As any woman with hair will tell you, the crown is the most defining element of every hair style. Bangs, curls, side or center part, and, if you’re a trendy chick, half shaved / half curled. I don’t recommend that look for anyone over fifteen but it's your hair.
One fine morning, about a month ago, I took a little looky-loo in the mirror and thought my crown needed a little work, some smoothing out.
“Why don’t you dampen the area, twirl your little black brush through your locks just over your eyes there and leave it to dry while you put on your makeup?” Said the Devil.
“Excellent idea,” replied the foolish, foolish woman as she grabbed her brush.
Twenty minutes later, with both eyes lined, lashes swiped, and eyebrows adjusted, I grabbed the handle of the brush to begin the un-twirl.
Hmmm. A bit of resistance there. Did the foolish woman twist the brush a little too tightly? More tugging. More resistance. Ten minutes of this and I was beginning to sweat slightly from the effort.
Using two hands now and facing the bathroom mirror I tried to calm the building fury by telling myself small comforting things.
Take a photo and post it on Facebook. Give all your friends their laugh for the day.
Call Britain, ask for the royal hat maker and convince him that a dangling hairbrush sort of falling forward from a red velvet beret could well be the next thing every savvy female subject in the land will want for the upcoming royal wedding. I’ll send him the Facebook photo so he’ll have a clear vision of what I mean. I’d even work with him. We have until May.
Stay in the bathroom and have my meals brought up until the hair grows out and I can cut the Devil’s hairbrush away. Three months tops.
Soon I was near tears and calling myself un-Christian names.
Then brilliance struck. I remembered when we had a Springer Spaniel we’d have to cut knots out of her coat. I’d read that sprinkling corn starch on the matted knot will make the hair slippery and easy to untangle. So, guess what I did? Yup. I flew down to the pantry and grabbed a box.
Five minutes later the devil brush was coated with corn starch, my hair looked like I’d developed an epic case of dandruff and the bathroom sink and floor seemed to have come through a snow storm. And there was no further progress in the de-tangle. Gaaaah! Full panic now.
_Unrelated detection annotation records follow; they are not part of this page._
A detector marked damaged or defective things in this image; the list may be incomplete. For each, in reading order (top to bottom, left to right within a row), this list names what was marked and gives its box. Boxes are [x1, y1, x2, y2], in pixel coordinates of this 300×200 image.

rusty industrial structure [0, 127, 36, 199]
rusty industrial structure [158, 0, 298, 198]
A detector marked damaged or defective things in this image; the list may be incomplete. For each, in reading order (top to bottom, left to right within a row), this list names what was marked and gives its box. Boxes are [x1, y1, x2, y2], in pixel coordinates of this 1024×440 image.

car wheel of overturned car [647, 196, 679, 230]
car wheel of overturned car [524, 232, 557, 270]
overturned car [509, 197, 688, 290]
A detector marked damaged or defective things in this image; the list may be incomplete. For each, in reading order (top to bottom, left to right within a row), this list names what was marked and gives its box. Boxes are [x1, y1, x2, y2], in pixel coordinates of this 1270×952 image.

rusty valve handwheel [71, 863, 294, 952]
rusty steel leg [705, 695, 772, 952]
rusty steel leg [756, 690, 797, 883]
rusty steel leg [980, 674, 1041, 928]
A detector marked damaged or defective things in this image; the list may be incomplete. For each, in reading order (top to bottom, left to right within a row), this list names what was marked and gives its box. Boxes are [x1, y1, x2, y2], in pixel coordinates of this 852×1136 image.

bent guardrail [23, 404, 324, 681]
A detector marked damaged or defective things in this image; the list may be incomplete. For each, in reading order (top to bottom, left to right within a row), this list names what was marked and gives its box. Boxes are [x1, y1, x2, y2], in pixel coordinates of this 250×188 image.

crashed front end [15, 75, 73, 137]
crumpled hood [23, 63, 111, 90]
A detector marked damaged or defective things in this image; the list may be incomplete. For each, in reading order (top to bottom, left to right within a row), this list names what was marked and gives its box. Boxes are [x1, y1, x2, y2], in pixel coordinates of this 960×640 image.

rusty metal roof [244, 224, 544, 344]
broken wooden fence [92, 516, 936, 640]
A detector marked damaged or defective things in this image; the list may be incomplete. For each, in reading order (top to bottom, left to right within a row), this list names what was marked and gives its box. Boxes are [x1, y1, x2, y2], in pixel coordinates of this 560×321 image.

I began blubbering. I cried out to God. I told myself to be calm and reasonable. Others have twirled and twisted their hair in brushes and they didn’t melt into a puddle on the floor. Well, except for that one woman in New Hampshire who now sells small “wigs for fools”. She got over it, moved on and actually monetized her puddle.
At the end, about an hour later, I did calm down. I went to work in earnest and pulled individual strands of hair slowly through the evil bristles working gently towards the middle of the tangle. When I had about half of the hair out I lost patience and got the scissors. Yes I did. I pulled that hairbrush out as far as I could and began snipping close to the bristles, cackling as I stuck it to the devil.
This has been about a month now and I’m still dealing with the little patch of short hairs in my “crown” just over my eyes. But you know what? I beat the Devil. With my fist in the air and a glorious roar I conquered a nightmare hair event and went on to tell about it. I expect women sympathizers to rise up from across the globe to pat me on the back and call for advise - which I may monetize.
How are your plans for 2018 shaping up? Need a wig?